##### Provided text

Matching Lats and Lons from two arrays

I have 2 seperate arrays of Latittudes and Longitudes.
CS_LATLON(0,4607) is one latitude array and dlat(192,139) is the
other
CS_LATLON(1,4607) is one longitude array and dlon(192,139) is the
other.
I want to index through each element in both CS_LATLON arrays and
find
which point(s) in the dlat and dlong arrays are closest.
I tried using nested loops but that gave me 12 million+ loops which
is
too many for my liking. I now am trying search2d
NUM_PNTS = N_ELEMENTS(CS_LATLON(0, *)) - 1

FOR J = 0, NUM_PNTS DO BEGIN
CLOSE_LATS = SEARCH2D(dlat, 0, 0, CS_LATLON(0,J),
CS_LATLON(0,J), INCREASE=0.5, $
DECREASE=0.5)
lat1 = CS_LATLON(0,J) * PI / 180.0
FOR K = 0, CLOSE_LATS DO BEGIN
lat2 = dlat(K) * PI / 180.0
d_long = CS_LATLON(1,J) - dlon(K)) * PI / 180.0
DISTANCE = 10800.0 / PI * acos(sin(lat1) * sin(lat2)
+
cos(lat1) * $
cos(lat2) * cos(d_long))
ENDFOR ; K
ENDFOR ; J
This is not working they way I would like. Any suggestions on this
would be greatly appreciated.

I have tried this on several occasions (for a little different
application but I think its the same) and have had no luck eliminating
the for loop, so I just wrote it in a function to hide it from
myself. This is my try at this based on value locate:
http://people.bu.edu/balarsen/Home/I...7Jan2008).html

If others know how to eliminate the for loop that would be fantastic.


Cheers,

Brian

--------------------------------------------------------------------------
Brian Larsen
Boston University
Center for Space Physics
http://people.bu.edu/balarsen/Home/IDL

Would something like this work for sorted x (plus some fix for first
and last element)?
There's going to be an overhead for sorting x if not already sorted
however.

x=[3,3.5,4,6.5,7]
y=[3.4, 3.0, 6.8, 6.3]

a=value_locate(x,y)
result=a+( (y-x[a]) GT (x[a+1]-y))
print,result


Ciao,
Paolo

Brian Larsen wrote:
> I have tried this on several occasions (for a little different
> application but I think its the same) and have had no luck eliminating
> the for loop, so I just wrote it in a function to hide it from
> myself. This is my try at this based on value locate:
> http://people.bu.edu/balarsen/Home/I...7Jan2008).html
>
> If others know how to eliminate the for loop that would be fantastic.

##########

- [Your instructions]:
In the forum thread about matching latitudes and longitudes, which routine did the original poster switch to after nested loops produced too many iterations? The data that follows has nothing to do with what you are asked.

##### Dataset section

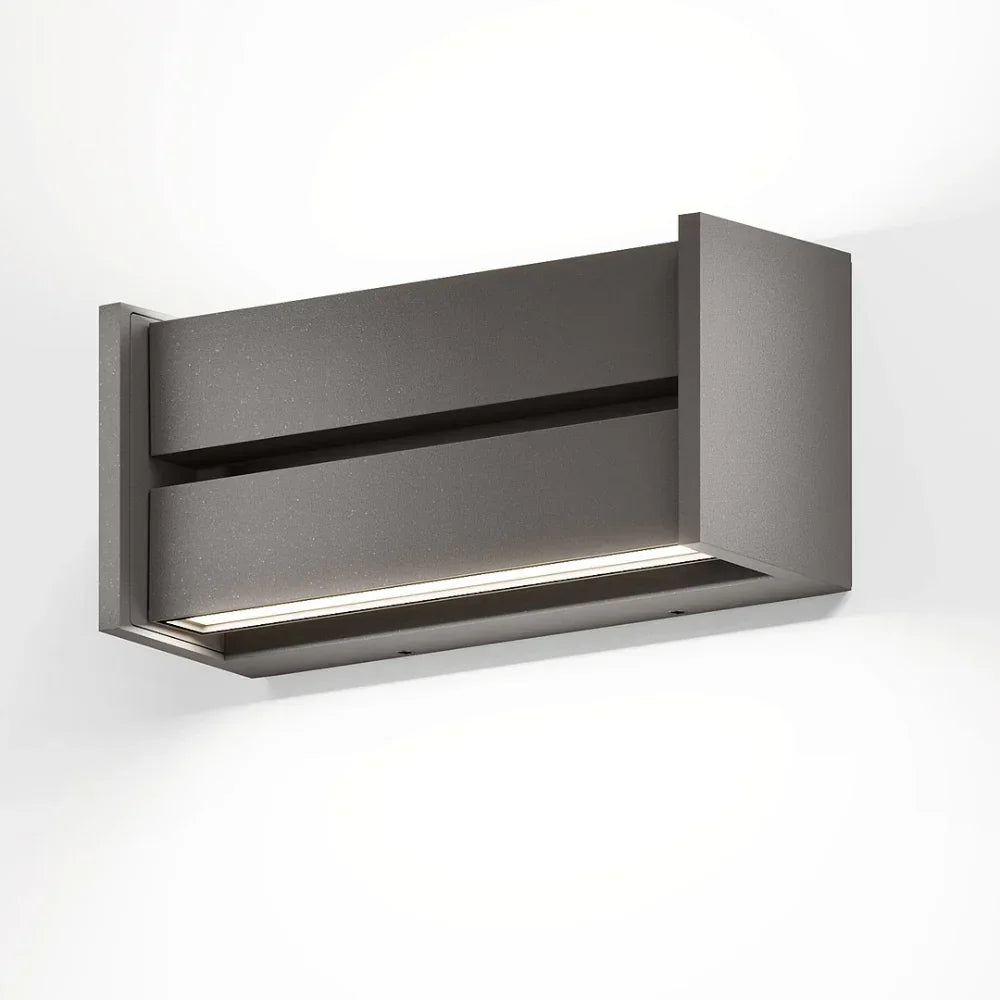 Slat Wall Light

##########

- [Answer for the task]:
SEARCH2D